- **EXERCISE BRIEF**: Convert everything in the listing from its first line down to the line containing "192H239V197H241V204L246 208H248V213L252 215H261V199L257" into a JSON list of strings, one per line, skipping any blank lines. Leave the pictures out of your answer.

◆ ◆ ◆ ◆

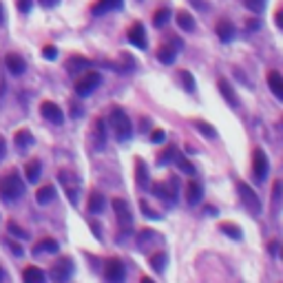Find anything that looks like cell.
Listing matches in <instances>:
<instances>
[{
  "mask_svg": "<svg viewBox=\"0 0 283 283\" xmlns=\"http://www.w3.org/2000/svg\"><path fill=\"white\" fill-rule=\"evenodd\" d=\"M25 195V182L16 175V173H7L0 177V197L5 201H16Z\"/></svg>",
  "mask_w": 283,
  "mask_h": 283,
  "instance_id": "1",
  "label": "cell"
},
{
  "mask_svg": "<svg viewBox=\"0 0 283 283\" xmlns=\"http://www.w3.org/2000/svg\"><path fill=\"white\" fill-rule=\"evenodd\" d=\"M111 124H113V131H115V137L119 142L131 140V135H133V126H131L129 115H126L119 106H115L111 111Z\"/></svg>",
  "mask_w": 283,
  "mask_h": 283,
  "instance_id": "2",
  "label": "cell"
},
{
  "mask_svg": "<svg viewBox=\"0 0 283 283\" xmlns=\"http://www.w3.org/2000/svg\"><path fill=\"white\" fill-rule=\"evenodd\" d=\"M177 190H179V179L177 177H168L166 182L153 184V195L161 199L166 206H173L177 201Z\"/></svg>",
  "mask_w": 283,
  "mask_h": 283,
  "instance_id": "3",
  "label": "cell"
},
{
  "mask_svg": "<svg viewBox=\"0 0 283 283\" xmlns=\"http://www.w3.org/2000/svg\"><path fill=\"white\" fill-rule=\"evenodd\" d=\"M237 192H239V197H241V204L246 208H248V213L252 215H261V199L257 197V192L250 188L246 182H237Z\"/></svg>",
  "mask_w": 283,
  "mask_h": 283,
  "instance_id": "4",
  "label": "cell"
},
{
  "mask_svg": "<svg viewBox=\"0 0 283 283\" xmlns=\"http://www.w3.org/2000/svg\"><path fill=\"white\" fill-rule=\"evenodd\" d=\"M100 82H102V75L98 71H87V73L75 82V93L80 95V98H87V95H91L95 89L100 87Z\"/></svg>",
  "mask_w": 283,
  "mask_h": 283,
  "instance_id": "5",
  "label": "cell"
},
{
  "mask_svg": "<svg viewBox=\"0 0 283 283\" xmlns=\"http://www.w3.org/2000/svg\"><path fill=\"white\" fill-rule=\"evenodd\" d=\"M71 274H73V261H71V257H60L51 266L53 283H67L71 279Z\"/></svg>",
  "mask_w": 283,
  "mask_h": 283,
  "instance_id": "6",
  "label": "cell"
},
{
  "mask_svg": "<svg viewBox=\"0 0 283 283\" xmlns=\"http://www.w3.org/2000/svg\"><path fill=\"white\" fill-rule=\"evenodd\" d=\"M270 173V161H268V155L263 153L261 148H255L252 150V175H255L257 182H263Z\"/></svg>",
  "mask_w": 283,
  "mask_h": 283,
  "instance_id": "7",
  "label": "cell"
},
{
  "mask_svg": "<svg viewBox=\"0 0 283 283\" xmlns=\"http://www.w3.org/2000/svg\"><path fill=\"white\" fill-rule=\"evenodd\" d=\"M60 182H62L64 190H67L69 201L75 206V204H77V197H80V179H77L73 173H69V171H60Z\"/></svg>",
  "mask_w": 283,
  "mask_h": 283,
  "instance_id": "8",
  "label": "cell"
},
{
  "mask_svg": "<svg viewBox=\"0 0 283 283\" xmlns=\"http://www.w3.org/2000/svg\"><path fill=\"white\" fill-rule=\"evenodd\" d=\"M104 276H106L108 283H124V276H126L124 263L119 261L117 257H111L104 266Z\"/></svg>",
  "mask_w": 283,
  "mask_h": 283,
  "instance_id": "9",
  "label": "cell"
},
{
  "mask_svg": "<svg viewBox=\"0 0 283 283\" xmlns=\"http://www.w3.org/2000/svg\"><path fill=\"white\" fill-rule=\"evenodd\" d=\"M126 35H129V42H131V45L137 47V49H146V47H148L146 31H144V25H142V22H133V25L129 27V31H126Z\"/></svg>",
  "mask_w": 283,
  "mask_h": 283,
  "instance_id": "10",
  "label": "cell"
},
{
  "mask_svg": "<svg viewBox=\"0 0 283 283\" xmlns=\"http://www.w3.org/2000/svg\"><path fill=\"white\" fill-rule=\"evenodd\" d=\"M182 47V40H173L171 45H161L157 49V60L161 64H173L177 58V49Z\"/></svg>",
  "mask_w": 283,
  "mask_h": 283,
  "instance_id": "11",
  "label": "cell"
},
{
  "mask_svg": "<svg viewBox=\"0 0 283 283\" xmlns=\"http://www.w3.org/2000/svg\"><path fill=\"white\" fill-rule=\"evenodd\" d=\"M113 210H115V217H117L119 226L131 228V224H133V215H131L129 204H126L124 199H113Z\"/></svg>",
  "mask_w": 283,
  "mask_h": 283,
  "instance_id": "12",
  "label": "cell"
},
{
  "mask_svg": "<svg viewBox=\"0 0 283 283\" xmlns=\"http://www.w3.org/2000/svg\"><path fill=\"white\" fill-rule=\"evenodd\" d=\"M40 113H42V117L51 124H62V119H64L62 111H60V106L56 104V102H42Z\"/></svg>",
  "mask_w": 283,
  "mask_h": 283,
  "instance_id": "13",
  "label": "cell"
},
{
  "mask_svg": "<svg viewBox=\"0 0 283 283\" xmlns=\"http://www.w3.org/2000/svg\"><path fill=\"white\" fill-rule=\"evenodd\" d=\"M91 140H93V148L95 150H102L106 146V124H104V119H100V117L95 119Z\"/></svg>",
  "mask_w": 283,
  "mask_h": 283,
  "instance_id": "14",
  "label": "cell"
},
{
  "mask_svg": "<svg viewBox=\"0 0 283 283\" xmlns=\"http://www.w3.org/2000/svg\"><path fill=\"white\" fill-rule=\"evenodd\" d=\"M5 64H7V69H9L14 75H22V73L27 71L25 58L18 56V53H7V58H5Z\"/></svg>",
  "mask_w": 283,
  "mask_h": 283,
  "instance_id": "15",
  "label": "cell"
},
{
  "mask_svg": "<svg viewBox=\"0 0 283 283\" xmlns=\"http://www.w3.org/2000/svg\"><path fill=\"white\" fill-rule=\"evenodd\" d=\"M91 60H87V58H82V56H71L67 60V71L71 75H75V73H80V71H89L91 69Z\"/></svg>",
  "mask_w": 283,
  "mask_h": 283,
  "instance_id": "16",
  "label": "cell"
},
{
  "mask_svg": "<svg viewBox=\"0 0 283 283\" xmlns=\"http://www.w3.org/2000/svg\"><path fill=\"white\" fill-rule=\"evenodd\" d=\"M204 197V188L201 184L197 182V179H190L188 184H186V199H188L190 206H195V204H199Z\"/></svg>",
  "mask_w": 283,
  "mask_h": 283,
  "instance_id": "17",
  "label": "cell"
},
{
  "mask_svg": "<svg viewBox=\"0 0 283 283\" xmlns=\"http://www.w3.org/2000/svg\"><path fill=\"white\" fill-rule=\"evenodd\" d=\"M219 91H221V95H224V100L230 104L232 108H239V98H237V93H234V89L230 87V82L226 80V77H219Z\"/></svg>",
  "mask_w": 283,
  "mask_h": 283,
  "instance_id": "18",
  "label": "cell"
},
{
  "mask_svg": "<svg viewBox=\"0 0 283 283\" xmlns=\"http://www.w3.org/2000/svg\"><path fill=\"white\" fill-rule=\"evenodd\" d=\"M122 5H124V0H98L91 7V14L102 16V14H108V11H113V9H119Z\"/></svg>",
  "mask_w": 283,
  "mask_h": 283,
  "instance_id": "19",
  "label": "cell"
},
{
  "mask_svg": "<svg viewBox=\"0 0 283 283\" xmlns=\"http://www.w3.org/2000/svg\"><path fill=\"white\" fill-rule=\"evenodd\" d=\"M14 142H16V148L20 150V153H25V150H29V148H31V144H33V135H31V131H27V129L16 131Z\"/></svg>",
  "mask_w": 283,
  "mask_h": 283,
  "instance_id": "20",
  "label": "cell"
},
{
  "mask_svg": "<svg viewBox=\"0 0 283 283\" xmlns=\"http://www.w3.org/2000/svg\"><path fill=\"white\" fill-rule=\"evenodd\" d=\"M215 31H217V35H219L221 42H232L234 40V25L230 20H219L217 27H215Z\"/></svg>",
  "mask_w": 283,
  "mask_h": 283,
  "instance_id": "21",
  "label": "cell"
},
{
  "mask_svg": "<svg viewBox=\"0 0 283 283\" xmlns=\"http://www.w3.org/2000/svg\"><path fill=\"white\" fill-rule=\"evenodd\" d=\"M175 20H177V27L182 29V31H186V33L195 31V18H192V16L188 14V11L179 9L177 14H175Z\"/></svg>",
  "mask_w": 283,
  "mask_h": 283,
  "instance_id": "22",
  "label": "cell"
},
{
  "mask_svg": "<svg viewBox=\"0 0 283 283\" xmlns=\"http://www.w3.org/2000/svg\"><path fill=\"white\" fill-rule=\"evenodd\" d=\"M53 255V252H58V241L56 239H40L38 244H35V248H33V255Z\"/></svg>",
  "mask_w": 283,
  "mask_h": 283,
  "instance_id": "23",
  "label": "cell"
},
{
  "mask_svg": "<svg viewBox=\"0 0 283 283\" xmlns=\"http://www.w3.org/2000/svg\"><path fill=\"white\" fill-rule=\"evenodd\" d=\"M135 179H137V186H142V188L148 186V166L144 159L135 161Z\"/></svg>",
  "mask_w": 283,
  "mask_h": 283,
  "instance_id": "24",
  "label": "cell"
},
{
  "mask_svg": "<svg viewBox=\"0 0 283 283\" xmlns=\"http://www.w3.org/2000/svg\"><path fill=\"white\" fill-rule=\"evenodd\" d=\"M40 175H42V161L40 159H31L25 166V177L29 179V182H38Z\"/></svg>",
  "mask_w": 283,
  "mask_h": 283,
  "instance_id": "25",
  "label": "cell"
},
{
  "mask_svg": "<svg viewBox=\"0 0 283 283\" xmlns=\"http://www.w3.org/2000/svg\"><path fill=\"white\" fill-rule=\"evenodd\" d=\"M104 197H102V192H98V190H93L91 195H89V213H93V215H98V213H102L104 210Z\"/></svg>",
  "mask_w": 283,
  "mask_h": 283,
  "instance_id": "26",
  "label": "cell"
},
{
  "mask_svg": "<svg viewBox=\"0 0 283 283\" xmlns=\"http://www.w3.org/2000/svg\"><path fill=\"white\" fill-rule=\"evenodd\" d=\"M53 197H56V188H53V184H47V186H42V188H38V192H35V201L38 204H49L53 201Z\"/></svg>",
  "mask_w": 283,
  "mask_h": 283,
  "instance_id": "27",
  "label": "cell"
},
{
  "mask_svg": "<svg viewBox=\"0 0 283 283\" xmlns=\"http://www.w3.org/2000/svg\"><path fill=\"white\" fill-rule=\"evenodd\" d=\"M268 84H270V89H272V93L276 95V98H283V77H281L279 71H270Z\"/></svg>",
  "mask_w": 283,
  "mask_h": 283,
  "instance_id": "28",
  "label": "cell"
},
{
  "mask_svg": "<svg viewBox=\"0 0 283 283\" xmlns=\"http://www.w3.org/2000/svg\"><path fill=\"white\" fill-rule=\"evenodd\" d=\"M22 281L25 283H45V272H42L40 268L31 266V268H27L25 272H22Z\"/></svg>",
  "mask_w": 283,
  "mask_h": 283,
  "instance_id": "29",
  "label": "cell"
},
{
  "mask_svg": "<svg viewBox=\"0 0 283 283\" xmlns=\"http://www.w3.org/2000/svg\"><path fill=\"white\" fill-rule=\"evenodd\" d=\"M155 239H157L155 230H150V228H142V232L137 234V246H140V250H146L148 241H155Z\"/></svg>",
  "mask_w": 283,
  "mask_h": 283,
  "instance_id": "30",
  "label": "cell"
},
{
  "mask_svg": "<svg viewBox=\"0 0 283 283\" xmlns=\"http://www.w3.org/2000/svg\"><path fill=\"white\" fill-rule=\"evenodd\" d=\"M168 20H171V9H168V7H161V9H157V11L153 14V25L157 27V29L166 27Z\"/></svg>",
  "mask_w": 283,
  "mask_h": 283,
  "instance_id": "31",
  "label": "cell"
},
{
  "mask_svg": "<svg viewBox=\"0 0 283 283\" xmlns=\"http://www.w3.org/2000/svg\"><path fill=\"white\" fill-rule=\"evenodd\" d=\"M219 230L228 234V237H232L234 241H241V237H244V232H241V228H239L237 224H221L219 226Z\"/></svg>",
  "mask_w": 283,
  "mask_h": 283,
  "instance_id": "32",
  "label": "cell"
},
{
  "mask_svg": "<svg viewBox=\"0 0 283 283\" xmlns=\"http://www.w3.org/2000/svg\"><path fill=\"white\" fill-rule=\"evenodd\" d=\"M175 155H177L175 146H166V148L157 155V166H168L173 159H175Z\"/></svg>",
  "mask_w": 283,
  "mask_h": 283,
  "instance_id": "33",
  "label": "cell"
},
{
  "mask_svg": "<svg viewBox=\"0 0 283 283\" xmlns=\"http://www.w3.org/2000/svg\"><path fill=\"white\" fill-rule=\"evenodd\" d=\"M173 161H177V168L182 173H186V175H195V164H190V159L188 157H184V155H175V159Z\"/></svg>",
  "mask_w": 283,
  "mask_h": 283,
  "instance_id": "34",
  "label": "cell"
},
{
  "mask_svg": "<svg viewBox=\"0 0 283 283\" xmlns=\"http://www.w3.org/2000/svg\"><path fill=\"white\" fill-rule=\"evenodd\" d=\"M179 80H182V84H184V89H186V91H188V93H192V91H195V89H197V84H195V77H192L190 75V71H186V69H179Z\"/></svg>",
  "mask_w": 283,
  "mask_h": 283,
  "instance_id": "35",
  "label": "cell"
},
{
  "mask_svg": "<svg viewBox=\"0 0 283 283\" xmlns=\"http://www.w3.org/2000/svg\"><path fill=\"white\" fill-rule=\"evenodd\" d=\"M166 259H168V257H166V252H164V250L150 257V266H153V270H157V272H164V268H166Z\"/></svg>",
  "mask_w": 283,
  "mask_h": 283,
  "instance_id": "36",
  "label": "cell"
},
{
  "mask_svg": "<svg viewBox=\"0 0 283 283\" xmlns=\"http://www.w3.org/2000/svg\"><path fill=\"white\" fill-rule=\"evenodd\" d=\"M192 124H195V129H197V131H201V133L206 135V137H215V135H217L213 126H210L208 122H204V119H195V122H192Z\"/></svg>",
  "mask_w": 283,
  "mask_h": 283,
  "instance_id": "37",
  "label": "cell"
},
{
  "mask_svg": "<svg viewBox=\"0 0 283 283\" xmlns=\"http://www.w3.org/2000/svg\"><path fill=\"white\" fill-rule=\"evenodd\" d=\"M244 3H246V7H248L252 14H261V11L266 9L268 0H244Z\"/></svg>",
  "mask_w": 283,
  "mask_h": 283,
  "instance_id": "38",
  "label": "cell"
},
{
  "mask_svg": "<svg viewBox=\"0 0 283 283\" xmlns=\"http://www.w3.org/2000/svg\"><path fill=\"white\" fill-rule=\"evenodd\" d=\"M7 228H9V234H14V237H20V239H27V237H29V232H27V230H22V228L18 226L16 221H9Z\"/></svg>",
  "mask_w": 283,
  "mask_h": 283,
  "instance_id": "39",
  "label": "cell"
},
{
  "mask_svg": "<svg viewBox=\"0 0 283 283\" xmlns=\"http://www.w3.org/2000/svg\"><path fill=\"white\" fill-rule=\"evenodd\" d=\"M16 7H18V11H22V14H29L33 7V0H16Z\"/></svg>",
  "mask_w": 283,
  "mask_h": 283,
  "instance_id": "40",
  "label": "cell"
},
{
  "mask_svg": "<svg viewBox=\"0 0 283 283\" xmlns=\"http://www.w3.org/2000/svg\"><path fill=\"white\" fill-rule=\"evenodd\" d=\"M140 208L144 210V215H146V217H150V219H159V213H155V210L150 208V206H148V204L144 201V199H140Z\"/></svg>",
  "mask_w": 283,
  "mask_h": 283,
  "instance_id": "41",
  "label": "cell"
},
{
  "mask_svg": "<svg viewBox=\"0 0 283 283\" xmlns=\"http://www.w3.org/2000/svg\"><path fill=\"white\" fill-rule=\"evenodd\" d=\"M164 140H166V133L161 129H155L153 133H150V142L153 144H164Z\"/></svg>",
  "mask_w": 283,
  "mask_h": 283,
  "instance_id": "42",
  "label": "cell"
},
{
  "mask_svg": "<svg viewBox=\"0 0 283 283\" xmlns=\"http://www.w3.org/2000/svg\"><path fill=\"white\" fill-rule=\"evenodd\" d=\"M42 56H45V60H56V58H58V51H56V47L47 45L45 49H42Z\"/></svg>",
  "mask_w": 283,
  "mask_h": 283,
  "instance_id": "43",
  "label": "cell"
},
{
  "mask_svg": "<svg viewBox=\"0 0 283 283\" xmlns=\"http://www.w3.org/2000/svg\"><path fill=\"white\" fill-rule=\"evenodd\" d=\"M272 199H274V201L281 199V182H279V179H276L274 186H272Z\"/></svg>",
  "mask_w": 283,
  "mask_h": 283,
  "instance_id": "44",
  "label": "cell"
},
{
  "mask_svg": "<svg viewBox=\"0 0 283 283\" xmlns=\"http://www.w3.org/2000/svg\"><path fill=\"white\" fill-rule=\"evenodd\" d=\"M5 155H7V142H5V137L0 135V159H3Z\"/></svg>",
  "mask_w": 283,
  "mask_h": 283,
  "instance_id": "45",
  "label": "cell"
},
{
  "mask_svg": "<svg viewBox=\"0 0 283 283\" xmlns=\"http://www.w3.org/2000/svg\"><path fill=\"white\" fill-rule=\"evenodd\" d=\"M9 246H11V252H14V255H18V257H22V248L18 244H11L9 241Z\"/></svg>",
  "mask_w": 283,
  "mask_h": 283,
  "instance_id": "46",
  "label": "cell"
},
{
  "mask_svg": "<svg viewBox=\"0 0 283 283\" xmlns=\"http://www.w3.org/2000/svg\"><path fill=\"white\" fill-rule=\"evenodd\" d=\"M276 252H279V244L272 241V244H270V255H276Z\"/></svg>",
  "mask_w": 283,
  "mask_h": 283,
  "instance_id": "47",
  "label": "cell"
},
{
  "mask_svg": "<svg viewBox=\"0 0 283 283\" xmlns=\"http://www.w3.org/2000/svg\"><path fill=\"white\" fill-rule=\"evenodd\" d=\"M40 5H42V7H53V5H56V0H40Z\"/></svg>",
  "mask_w": 283,
  "mask_h": 283,
  "instance_id": "48",
  "label": "cell"
},
{
  "mask_svg": "<svg viewBox=\"0 0 283 283\" xmlns=\"http://www.w3.org/2000/svg\"><path fill=\"white\" fill-rule=\"evenodd\" d=\"M206 215H213L215 217L217 215V208L215 206H206Z\"/></svg>",
  "mask_w": 283,
  "mask_h": 283,
  "instance_id": "49",
  "label": "cell"
},
{
  "mask_svg": "<svg viewBox=\"0 0 283 283\" xmlns=\"http://www.w3.org/2000/svg\"><path fill=\"white\" fill-rule=\"evenodd\" d=\"M0 25H5V9H3V5H0Z\"/></svg>",
  "mask_w": 283,
  "mask_h": 283,
  "instance_id": "50",
  "label": "cell"
},
{
  "mask_svg": "<svg viewBox=\"0 0 283 283\" xmlns=\"http://www.w3.org/2000/svg\"><path fill=\"white\" fill-rule=\"evenodd\" d=\"M140 283H155L153 279H150V276H142V281Z\"/></svg>",
  "mask_w": 283,
  "mask_h": 283,
  "instance_id": "51",
  "label": "cell"
},
{
  "mask_svg": "<svg viewBox=\"0 0 283 283\" xmlns=\"http://www.w3.org/2000/svg\"><path fill=\"white\" fill-rule=\"evenodd\" d=\"M3 279H5V274H3V270H0V283H3Z\"/></svg>",
  "mask_w": 283,
  "mask_h": 283,
  "instance_id": "52",
  "label": "cell"
}]
</instances>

◆ ◆ ◆ ◆

- **SOLUTION TO THE PROBLEM**:
[
  "Find anything that looks like cell.",
  "Listing matches in <instances>:",
  "<instances>",
  "[{",
  "  \"mask_svg\": \"<svg viewBox=\\\"0 0 283 283\\\" xmlns=\\\"http://www.w3.org/2000/svg\\\"><path fill=\\\"white\\\" fill-rule=\\\"evenodd\\\" d=\\\"M25 195V182L16 175V173H7L0 177V197L5 201H16Z\\\"/></svg>\",",
  "  \"mask_w\": 283,",
  "  \"mask_h\": 283,",
  "  \"instance_id\": \"1\",",
  "  \"label\": \"cell\"",
  "},",
  "{",
  "  \"mask_svg\": \"<svg viewBox=\\\"0 0 283 283\\\" xmlns=\\\"http://www.w3.org/2000/svg\\\"><path fill=\\\"white\\\" fill-rule=\\\"evenodd\\\" d=\\\"M111 124H113V131H115V137L119 142L131 140V135H133V126H131L129 115H126L119 106H115L111 111Z\\\"/></svg>\",",
  "  \"mask_w\": 283,",
  "  \"mask_h\": 283,",
  "  \"instance_id\": \"2\",",
  "  \"label\": \"cell\"",
  "},",
  "{",
  "  \"mask_svg\": \"<svg viewBox=\\\"0 0 283 283\\\" xmlns=\\\"http://www.w3.org/2000/svg\\\"><path fill=\\\"white\\\" fill-rule=\\\"evenodd\\\" d=\\\"M177 190H179V179L177 177H168L166 182L153 184V195L161 199L166 206H173L177 201Z\\\"/></svg>\",",
  "  \"mask_w\": 283,",
  "  \"mask_h\": 283,",
  "  \"instance_id\": \"3\",",
  "  \"label\": \"cell\"",
  "},",
  "{",
  "  \"mask_svg\": \"<svg viewBox=\\\"0 0 283 283\\\" xmlns=\\\"http://www.w3.org/2000/svg\\\"><path fill=\\\"white\\\" fill-rule=\\\"evenodd\\\" d=\\\"M237 192H239V197H241V204L246 208H248V213L252 215H261V199L257 197V192L250 188L246 182H237Z\\\"/></svg>\","
]